Dry Washing is the use of a "Dry Washer" to separate gold from sand and gravels without the use of water.
A dry washer begins with a "Grizzly" onto which gravels are shoveled. The grizzly is usually a piece of expanded metal mounted on an aluminum or wood tray. The grizzly is mounted at a fairly steep angle and above the dry washer's sluice box. Anything larger than the holes in the grizzly falls or is scraped away and falls behind the dry washer. Anything smaller than the holes in the grizzly falls onto the tray and into the top of the sluice box.
The dry washer's sluice box is designed similarly to that of a conventional sluice box that uses water with a few exceptions. The riffles in the dry washer's sluice box are pointed up towards the top of the box, instead of towards the bottom of the box. This allows gold to be trapped under the riffle. Holes drilled into the sluice box allow forced air to blow away anything that is lighter than gold (and black sand). Therefore, the gold and black sand remains in the box, trapped behind the riffles, and anything lighter is blown away.
The air is forced through the holes in the sluice box by one of two methods. The original way used by the old-timers, and still used today, is a bellows mounted underneath the sluice box.
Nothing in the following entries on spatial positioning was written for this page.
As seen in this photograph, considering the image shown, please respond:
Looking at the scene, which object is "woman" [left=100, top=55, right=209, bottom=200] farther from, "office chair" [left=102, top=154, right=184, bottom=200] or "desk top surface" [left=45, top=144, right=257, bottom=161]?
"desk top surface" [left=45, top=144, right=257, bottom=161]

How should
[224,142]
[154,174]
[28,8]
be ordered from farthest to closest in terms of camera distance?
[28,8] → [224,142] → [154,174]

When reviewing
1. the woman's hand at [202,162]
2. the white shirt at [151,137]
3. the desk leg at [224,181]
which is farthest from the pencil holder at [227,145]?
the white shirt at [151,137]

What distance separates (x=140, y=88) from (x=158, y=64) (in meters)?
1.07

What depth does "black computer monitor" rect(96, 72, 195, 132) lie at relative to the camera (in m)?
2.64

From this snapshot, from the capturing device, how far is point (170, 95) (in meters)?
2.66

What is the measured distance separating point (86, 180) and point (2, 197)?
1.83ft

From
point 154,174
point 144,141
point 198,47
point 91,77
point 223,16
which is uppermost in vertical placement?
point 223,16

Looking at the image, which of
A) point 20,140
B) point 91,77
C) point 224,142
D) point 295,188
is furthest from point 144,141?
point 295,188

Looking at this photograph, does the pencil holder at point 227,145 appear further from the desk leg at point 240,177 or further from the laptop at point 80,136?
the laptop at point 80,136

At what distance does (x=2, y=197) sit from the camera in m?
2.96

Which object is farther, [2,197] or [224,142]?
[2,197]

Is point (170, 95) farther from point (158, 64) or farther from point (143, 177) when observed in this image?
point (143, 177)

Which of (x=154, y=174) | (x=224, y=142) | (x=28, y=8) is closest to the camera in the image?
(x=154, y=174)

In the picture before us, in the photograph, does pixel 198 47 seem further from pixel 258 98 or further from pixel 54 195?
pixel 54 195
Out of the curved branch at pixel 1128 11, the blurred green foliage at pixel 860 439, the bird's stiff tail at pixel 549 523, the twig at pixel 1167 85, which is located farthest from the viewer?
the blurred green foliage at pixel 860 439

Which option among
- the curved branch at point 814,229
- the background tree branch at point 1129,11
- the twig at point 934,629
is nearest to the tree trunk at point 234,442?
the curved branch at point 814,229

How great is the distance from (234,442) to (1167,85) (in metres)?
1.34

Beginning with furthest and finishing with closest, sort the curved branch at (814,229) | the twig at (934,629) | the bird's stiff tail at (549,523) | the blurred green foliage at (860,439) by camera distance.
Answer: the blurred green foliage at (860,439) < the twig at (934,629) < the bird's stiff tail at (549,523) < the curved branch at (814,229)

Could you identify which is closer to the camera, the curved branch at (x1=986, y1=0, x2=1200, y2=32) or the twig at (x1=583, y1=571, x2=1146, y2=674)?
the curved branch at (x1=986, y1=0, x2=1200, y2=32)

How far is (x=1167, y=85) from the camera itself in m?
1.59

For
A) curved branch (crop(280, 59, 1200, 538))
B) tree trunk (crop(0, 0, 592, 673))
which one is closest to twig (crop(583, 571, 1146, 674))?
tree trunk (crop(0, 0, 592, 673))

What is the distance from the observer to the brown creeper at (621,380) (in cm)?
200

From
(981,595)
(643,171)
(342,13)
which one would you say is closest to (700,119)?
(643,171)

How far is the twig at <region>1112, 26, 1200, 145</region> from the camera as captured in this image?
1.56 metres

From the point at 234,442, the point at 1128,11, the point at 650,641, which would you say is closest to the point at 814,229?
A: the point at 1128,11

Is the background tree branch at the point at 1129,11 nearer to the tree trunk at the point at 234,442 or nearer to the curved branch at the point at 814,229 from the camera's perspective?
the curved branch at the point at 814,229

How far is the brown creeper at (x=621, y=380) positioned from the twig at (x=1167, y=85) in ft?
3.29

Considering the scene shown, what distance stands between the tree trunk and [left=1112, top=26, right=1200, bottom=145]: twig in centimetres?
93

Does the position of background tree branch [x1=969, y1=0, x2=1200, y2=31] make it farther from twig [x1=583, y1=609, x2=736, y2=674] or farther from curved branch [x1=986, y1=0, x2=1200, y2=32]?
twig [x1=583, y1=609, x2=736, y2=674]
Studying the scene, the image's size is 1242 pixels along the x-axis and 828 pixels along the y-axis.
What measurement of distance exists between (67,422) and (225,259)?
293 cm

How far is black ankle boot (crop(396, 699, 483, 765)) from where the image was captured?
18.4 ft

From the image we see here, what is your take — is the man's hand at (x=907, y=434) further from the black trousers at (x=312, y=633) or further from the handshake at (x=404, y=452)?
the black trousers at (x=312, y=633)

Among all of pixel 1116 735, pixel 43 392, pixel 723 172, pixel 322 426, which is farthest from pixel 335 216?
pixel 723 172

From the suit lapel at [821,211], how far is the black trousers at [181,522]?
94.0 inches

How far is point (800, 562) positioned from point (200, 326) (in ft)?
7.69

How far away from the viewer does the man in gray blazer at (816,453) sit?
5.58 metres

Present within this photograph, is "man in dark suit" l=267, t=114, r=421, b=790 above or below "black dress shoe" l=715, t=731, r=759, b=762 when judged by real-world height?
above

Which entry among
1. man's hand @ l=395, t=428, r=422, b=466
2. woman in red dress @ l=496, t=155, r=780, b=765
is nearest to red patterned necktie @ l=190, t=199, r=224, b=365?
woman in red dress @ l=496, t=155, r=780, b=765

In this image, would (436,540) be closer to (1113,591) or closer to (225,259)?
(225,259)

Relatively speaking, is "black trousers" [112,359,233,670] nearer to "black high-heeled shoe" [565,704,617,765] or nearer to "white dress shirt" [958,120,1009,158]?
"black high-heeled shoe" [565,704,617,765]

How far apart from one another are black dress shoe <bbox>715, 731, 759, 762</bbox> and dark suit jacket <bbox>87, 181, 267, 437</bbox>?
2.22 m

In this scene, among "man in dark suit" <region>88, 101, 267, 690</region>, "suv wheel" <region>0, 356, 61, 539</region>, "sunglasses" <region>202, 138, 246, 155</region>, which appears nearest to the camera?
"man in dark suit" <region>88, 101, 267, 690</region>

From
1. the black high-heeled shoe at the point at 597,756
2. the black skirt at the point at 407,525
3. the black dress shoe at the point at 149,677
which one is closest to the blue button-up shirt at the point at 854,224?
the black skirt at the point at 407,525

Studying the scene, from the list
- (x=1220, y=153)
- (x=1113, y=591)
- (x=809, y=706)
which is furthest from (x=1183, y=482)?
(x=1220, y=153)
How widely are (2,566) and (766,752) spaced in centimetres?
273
The bellows is powered by a hand crank mounted on the side of the dry washer, or a gas or electric motor using pulleys and belts. This is called a "puffer type dry washer."
The second way, which is more popular, is by means of a leaf blower (gas powered). The leaf blower blows air through a flexible hose similar to home dryer hose, which is connected to the bottom of the sluice box. Inside the sluice box, a fan is mounted that spins as air is blown into the box. Mounted on the fan is a weight that throws the fan off balance when spinning, and vibrates the entire box. This additional vibration assists in forcing flour gold to the bottom to be trapped. The air is blown up through holes drilled in the bottom plate of the sluice box. The holes are located directly behind the riffles. The plate is covered with a fine mesh material that keeps "fines" from leaking through. The "heavies" are trapped behind the riffle and the lighter material is blown off.
The grizzly and sluice box are mounted on a frame in such a way as to have the grizzly "feed" the top end of the sluice box. The sluice box is mounted on the frame at an angle, with the top of the sluice box mounted solidly to the frame, and the bottom end suspended by a small chain and springs to allow efficient vibration.
And there you have it.
Dry washing requires that the sand and gravels being dry washed be powder dry. If necessary, shovel the material onto a tarp to dry in the sun, then poured into the grizzly.
Dry washing is very efficient, but not quite as efficient as dredging. But, when water is scarce or non-existent, dry washing is the method of choice.